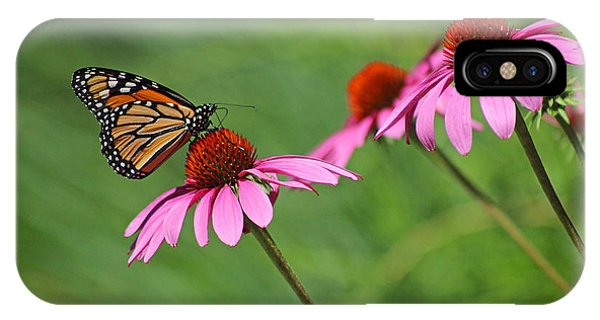 Monarch On Garden Coneflowers IPhone Case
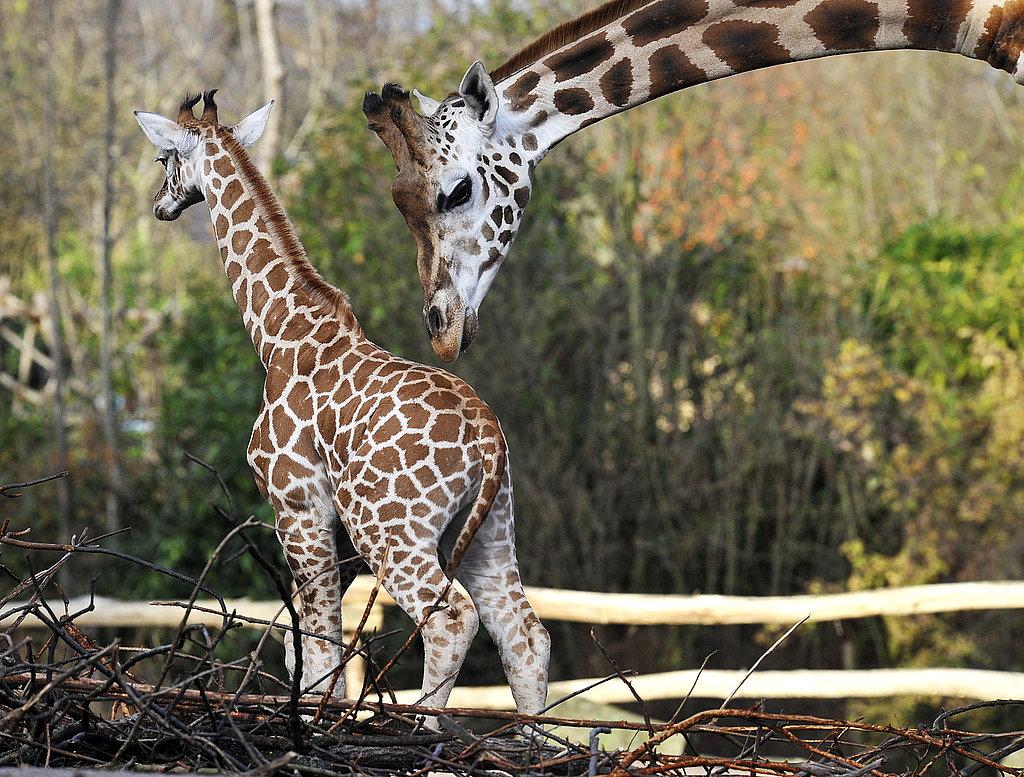 Sara the Giraffe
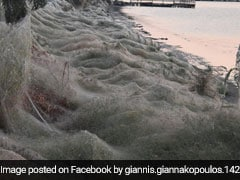 In Pics: A Greek Town Infested With Spiders, Covered In Giant Webs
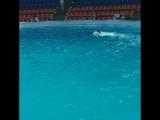 Плавание с дельфинами ❤️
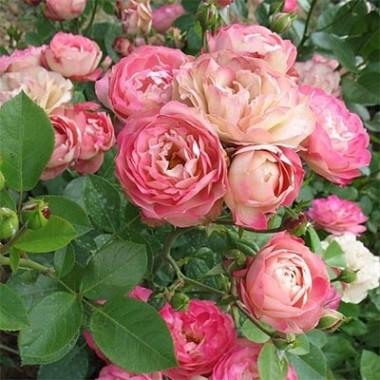 Роза Acropolis смотреть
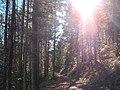 Sommerlicher Herbst Herrenstuhl - panoramio (29).jpg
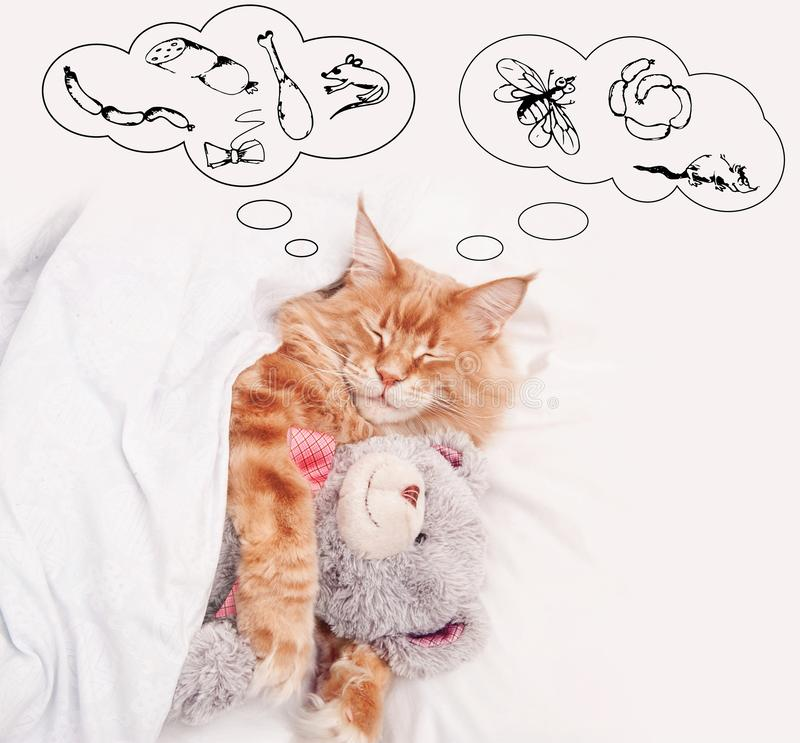 Red cat Maine Coon in bed with Teddy Bear royalty free stock photo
+ + + + +
* [Assignment]
Your copy of the entries must be exact and must not include any of their pictures.

* [Response area]
 Monarch On Garden Coneflowers IPhone Case
 Sara the Giraffe
 In Pics: A Greek Town Infested With Spiders, Covered In Giant Webs
 Плавание с дельфинами ❤️
 Роза Acropolis смотреть
 Sommerlicher Herbst Herrenstuhl - panoramio (29).jpg
 Red cat Maine Coon in bed with Teddy Bear royalty free stock photo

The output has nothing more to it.